Monday, 20 July 2015

A Week in Westminster

From the week beginning 13th July, I was lucky enough to be offered work experience in the Westminster office of my local representative, the Rt. Hon David Jones MP for Clwyd West in North Wales. The experience was an amazing opportunity to put to the test my academic understanding of UK politics, engage in the working life of the House of Commons and offer my skills and experience in writing policy recommendations. The opportunity also gave me a chance to gain new competencies in writing press releases, corresponding with constituents and liaising with lobbyist groups. The experience not only gave me the opportunity to use and develop skills but to test my ability to be successful in the working world after three years as a student studying International Politics and Conflict Studies.

The work I was given was varied and challenging and tasks ranged from postal triage engaging in diplomatic meetings. It was a pleasant coincidence that one of my MP’s main areas of interest has moved to the politics of the Middle East, which happened to be one of my most enjoyable modules at Queen’s. Although slightly to the East, the recent nuclear deal in Iran became a main area of debate in the House during my week in the Commons and this was an exciting opportunity to sit in on debates such as Prime Ministers Questions and Oral Questions to the Foreign and Commonwealth Office. Not only did this opportunity allow me to witness first hand the scrutiny the government is put under following such significant agreements but also sit in on diplomatic meetings with lobbyist groups such as the National Council of Resistance for Iran (NCRI) and hear different sides of the debate on whether the agreement was regarded a success.




A different aspect of the role was engagement with issues raised from constituents, this enabled me to adapt quickly to working on differing issues simultaneously. I was given research tasks on issues such as the assisted dying bill and how the budget will affect North Wales. This enabled me to use skills gained at Queen’s, in particular the ‘Skills and Methods” module which allowed me to evaluate reliability, value and purpose of pieces of data in order to write well balanced and accurate briefings on the differing issues.


Developing professionally, this opportunity has given me confidence in myself to enter the job market following my MA next year, (which will also be at Queen’s) having attractive skills and experience to offer employers.

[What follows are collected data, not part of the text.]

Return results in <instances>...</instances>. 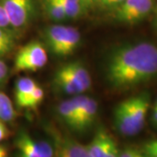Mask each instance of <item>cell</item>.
Returning <instances> with one entry per match:
<instances>
[{
	"label": "cell",
	"instance_id": "cell-1",
	"mask_svg": "<svg viewBox=\"0 0 157 157\" xmlns=\"http://www.w3.org/2000/svg\"><path fill=\"white\" fill-rule=\"evenodd\" d=\"M157 77V46L147 41L119 46L107 58L105 78L114 90H128Z\"/></svg>",
	"mask_w": 157,
	"mask_h": 157
},
{
	"label": "cell",
	"instance_id": "cell-2",
	"mask_svg": "<svg viewBox=\"0 0 157 157\" xmlns=\"http://www.w3.org/2000/svg\"><path fill=\"white\" fill-rule=\"evenodd\" d=\"M150 95L142 93L118 104L113 111V123L120 135L131 137L139 134L146 122Z\"/></svg>",
	"mask_w": 157,
	"mask_h": 157
},
{
	"label": "cell",
	"instance_id": "cell-3",
	"mask_svg": "<svg viewBox=\"0 0 157 157\" xmlns=\"http://www.w3.org/2000/svg\"><path fill=\"white\" fill-rule=\"evenodd\" d=\"M44 39L52 53L66 57L73 54L78 48L81 36L75 27L54 25L45 29Z\"/></svg>",
	"mask_w": 157,
	"mask_h": 157
},
{
	"label": "cell",
	"instance_id": "cell-4",
	"mask_svg": "<svg viewBox=\"0 0 157 157\" xmlns=\"http://www.w3.org/2000/svg\"><path fill=\"white\" fill-rule=\"evenodd\" d=\"M47 52L39 41H31L17 52L14 69L17 72H37L47 63Z\"/></svg>",
	"mask_w": 157,
	"mask_h": 157
},
{
	"label": "cell",
	"instance_id": "cell-5",
	"mask_svg": "<svg viewBox=\"0 0 157 157\" xmlns=\"http://www.w3.org/2000/svg\"><path fill=\"white\" fill-rule=\"evenodd\" d=\"M153 9V0H124L113 10V18L121 24L135 25L145 19Z\"/></svg>",
	"mask_w": 157,
	"mask_h": 157
},
{
	"label": "cell",
	"instance_id": "cell-6",
	"mask_svg": "<svg viewBox=\"0 0 157 157\" xmlns=\"http://www.w3.org/2000/svg\"><path fill=\"white\" fill-rule=\"evenodd\" d=\"M53 146V157H91L86 146L52 126L47 128Z\"/></svg>",
	"mask_w": 157,
	"mask_h": 157
},
{
	"label": "cell",
	"instance_id": "cell-7",
	"mask_svg": "<svg viewBox=\"0 0 157 157\" xmlns=\"http://www.w3.org/2000/svg\"><path fill=\"white\" fill-rule=\"evenodd\" d=\"M13 28L27 26L34 15L33 0H0Z\"/></svg>",
	"mask_w": 157,
	"mask_h": 157
},
{
	"label": "cell",
	"instance_id": "cell-8",
	"mask_svg": "<svg viewBox=\"0 0 157 157\" xmlns=\"http://www.w3.org/2000/svg\"><path fill=\"white\" fill-rule=\"evenodd\" d=\"M17 157H53V146L47 140H37L21 130L15 140Z\"/></svg>",
	"mask_w": 157,
	"mask_h": 157
},
{
	"label": "cell",
	"instance_id": "cell-9",
	"mask_svg": "<svg viewBox=\"0 0 157 157\" xmlns=\"http://www.w3.org/2000/svg\"><path fill=\"white\" fill-rule=\"evenodd\" d=\"M91 157H119L120 150L115 140L106 129L100 128L86 145Z\"/></svg>",
	"mask_w": 157,
	"mask_h": 157
},
{
	"label": "cell",
	"instance_id": "cell-10",
	"mask_svg": "<svg viewBox=\"0 0 157 157\" xmlns=\"http://www.w3.org/2000/svg\"><path fill=\"white\" fill-rule=\"evenodd\" d=\"M63 67L67 72L70 77L73 78L75 84L80 88L82 93L91 87L92 85L91 76L87 69L80 62H70L63 65Z\"/></svg>",
	"mask_w": 157,
	"mask_h": 157
},
{
	"label": "cell",
	"instance_id": "cell-11",
	"mask_svg": "<svg viewBox=\"0 0 157 157\" xmlns=\"http://www.w3.org/2000/svg\"><path fill=\"white\" fill-rule=\"evenodd\" d=\"M98 104L95 100L87 97L84 106L79 113L76 123L75 131L84 132L94 124L97 117Z\"/></svg>",
	"mask_w": 157,
	"mask_h": 157
},
{
	"label": "cell",
	"instance_id": "cell-12",
	"mask_svg": "<svg viewBox=\"0 0 157 157\" xmlns=\"http://www.w3.org/2000/svg\"><path fill=\"white\" fill-rule=\"evenodd\" d=\"M53 82L58 89L69 95H78L82 93L63 66L56 71L53 77Z\"/></svg>",
	"mask_w": 157,
	"mask_h": 157
},
{
	"label": "cell",
	"instance_id": "cell-13",
	"mask_svg": "<svg viewBox=\"0 0 157 157\" xmlns=\"http://www.w3.org/2000/svg\"><path fill=\"white\" fill-rule=\"evenodd\" d=\"M36 81L29 77L19 78L15 84V101L19 108H24L25 101L37 86Z\"/></svg>",
	"mask_w": 157,
	"mask_h": 157
},
{
	"label": "cell",
	"instance_id": "cell-14",
	"mask_svg": "<svg viewBox=\"0 0 157 157\" xmlns=\"http://www.w3.org/2000/svg\"><path fill=\"white\" fill-rule=\"evenodd\" d=\"M58 113L62 121L67 125L70 128L74 130L76 124V109L73 99L62 101L58 106Z\"/></svg>",
	"mask_w": 157,
	"mask_h": 157
},
{
	"label": "cell",
	"instance_id": "cell-15",
	"mask_svg": "<svg viewBox=\"0 0 157 157\" xmlns=\"http://www.w3.org/2000/svg\"><path fill=\"white\" fill-rule=\"evenodd\" d=\"M15 45V34L7 28L0 27V58L9 54Z\"/></svg>",
	"mask_w": 157,
	"mask_h": 157
},
{
	"label": "cell",
	"instance_id": "cell-16",
	"mask_svg": "<svg viewBox=\"0 0 157 157\" xmlns=\"http://www.w3.org/2000/svg\"><path fill=\"white\" fill-rule=\"evenodd\" d=\"M16 117V112L10 98L0 91V120L11 122Z\"/></svg>",
	"mask_w": 157,
	"mask_h": 157
},
{
	"label": "cell",
	"instance_id": "cell-17",
	"mask_svg": "<svg viewBox=\"0 0 157 157\" xmlns=\"http://www.w3.org/2000/svg\"><path fill=\"white\" fill-rule=\"evenodd\" d=\"M45 10L49 16L54 21H61L67 18L65 11L59 0H44Z\"/></svg>",
	"mask_w": 157,
	"mask_h": 157
},
{
	"label": "cell",
	"instance_id": "cell-18",
	"mask_svg": "<svg viewBox=\"0 0 157 157\" xmlns=\"http://www.w3.org/2000/svg\"><path fill=\"white\" fill-rule=\"evenodd\" d=\"M44 97H45L44 90L41 86H39V85H37L33 91L32 92V94L27 98L24 108H29V109L36 108L43 101Z\"/></svg>",
	"mask_w": 157,
	"mask_h": 157
},
{
	"label": "cell",
	"instance_id": "cell-19",
	"mask_svg": "<svg viewBox=\"0 0 157 157\" xmlns=\"http://www.w3.org/2000/svg\"><path fill=\"white\" fill-rule=\"evenodd\" d=\"M119 157H147L142 149L136 147H126L123 150L120 151Z\"/></svg>",
	"mask_w": 157,
	"mask_h": 157
},
{
	"label": "cell",
	"instance_id": "cell-20",
	"mask_svg": "<svg viewBox=\"0 0 157 157\" xmlns=\"http://www.w3.org/2000/svg\"><path fill=\"white\" fill-rule=\"evenodd\" d=\"M141 149L147 157H157V139L147 141Z\"/></svg>",
	"mask_w": 157,
	"mask_h": 157
},
{
	"label": "cell",
	"instance_id": "cell-21",
	"mask_svg": "<svg viewBox=\"0 0 157 157\" xmlns=\"http://www.w3.org/2000/svg\"><path fill=\"white\" fill-rule=\"evenodd\" d=\"M124 0H100L98 5L104 9L114 10L116 7L120 6Z\"/></svg>",
	"mask_w": 157,
	"mask_h": 157
},
{
	"label": "cell",
	"instance_id": "cell-22",
	"mask_svg": "<svg viewBox=\"0 0 157 157\" xmlns=\"http://www.w3.org/2000/svg\"><path fill=\"white\" fill-rule=\"evenodd\" d=\"M10 25H10V21L8 19V17H7L6 11H5L3 6L0 3V27L1 28H7Z\"/></svg>",
	"mask_w": 157,
	"mask_h": 157
},
{
	"label": "cell",
	"instance_id": "cell-23",
	"mask_svg": "<svg viewBox=\"0 0 157 157\" xmlns=\"http://www.w3.org/2000/svg\"><path fill=\"white\" fill-rule=\"evenodd\" d=\"M10 135H11V132L7 128L5 121L0 120V141L7 139L10 136Z\"/></svg>",
	"mask_w": 157,
	"mask_h": 157
},
{
	"label": "cell",
	"instance_id": "cell-24",
	"mask_svg": "<svg viewBox=\"0 0 157 157\" xmlns=\"http://www.w3.org/2000/svg\"><path fill=\"white\" fill-rule=\"evenodd\" d=\"M8 75V67L6 64L0 59V85L6 81Z\"/></svg>",
	"mask_w": 157,
	"mask_h": 157
},
{
	"label": "cell",
	"instance_id": "cell-25",
	"mask_svg": "<svg viewBox=\"0 0 157 157\" xmlns=\"http://www.w3.org/2000/svg\"><path fill=\"white\" fill-rule=\"evenodd\" d=\"M99 1L100 0H80L81 5L83 6V9H85L86 7H89V6H93V5L98 4Z\"/></svg>",
	"mask_w": 157,
	"mask_h": 157
},
{
	"label": "cell",
	"instance_id": "cell-26",
	"mask_svg": "<svg viewBox=\"0 0 157 157\" xmlns=\"http://www.w3.org/2000/svg\"><path fill=\"white\" fill-rule=\"evenodd\" d=\"M152 122L154 124V126L157 128V108L154 107L153 109V113H152V116H151Z\"/></svg>",
	"mask_w": 157,
	"mask_h": 157
},
{
	"label": "cell",
	"instance_id": "cell-27",
	"mask_svg": "<svg viewBox=\"0 0 157 157\" xmlns=\"http://www.w3.org/2000/svg\"><path fill=\"white\" fill-rule=\"evenodd\" d=\"M0 157H8V150L3 145H0Z\"/></svg>",
	"mask_w": 157,
	"mask_h": 157
},
{
	"label": "cell",
	"instance_id": "cell-28",
	"mask_svg": "<svg viewBox=\"0 0 157 157\" xmlns=\"http://www.w3.org/2000/svg\"><path fill=\"white\" fill-rule=\"evenodd\" d=\"M66 2H68V3H72V4H80L81 5V2L80 0H64ZM82 6V5H81ZM83 7V6H82Z\"/></svg>",
	"mask_w": 157,
	"mask_h": 157
},
{
	"label": "cell",
	"instance_id": "cell-29",
	"mask_svg": "<svg viewBox=\"0 0 157 157\" xmlns=\"http://www.w3.org/2000/svg\"><path fill=\"white\" fill-rule=\"evenodd\" d=\"M155 16H156V19H157V5L155 8Z\"/></svg>",
	"mask_w": 157,
	"mask_h": 157
}]
</instances>
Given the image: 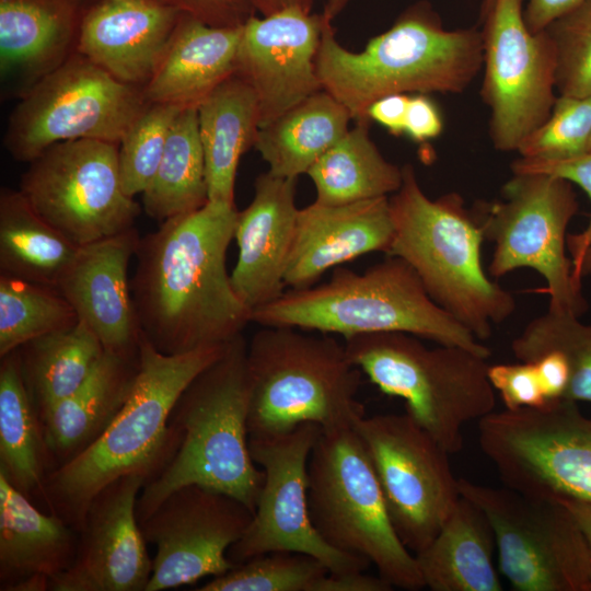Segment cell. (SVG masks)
I'll return each instance as SVG.
<instances>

I felt the work I did in the HoC was valued and gave me a genuine portrayal of what is expected of a parliamentary assistant, as opposed to many internships where you're left making tea and photocopying. The other parliamentary assistants encouraged me and I was made to feel like part of the team. The opportunity has also restored my faith in the political system, although speaking only for the hard work of my MP David Jones; I was able to see how he successfully engages with the issues of his constituents with un-doubtable empathy for their issues and a quick turnaround in resolving problems. I would encourage any student in the School to contact their MP and inquire about such an experience as it has undoubtedly enhanced my employability and confidence prior to entering the job market.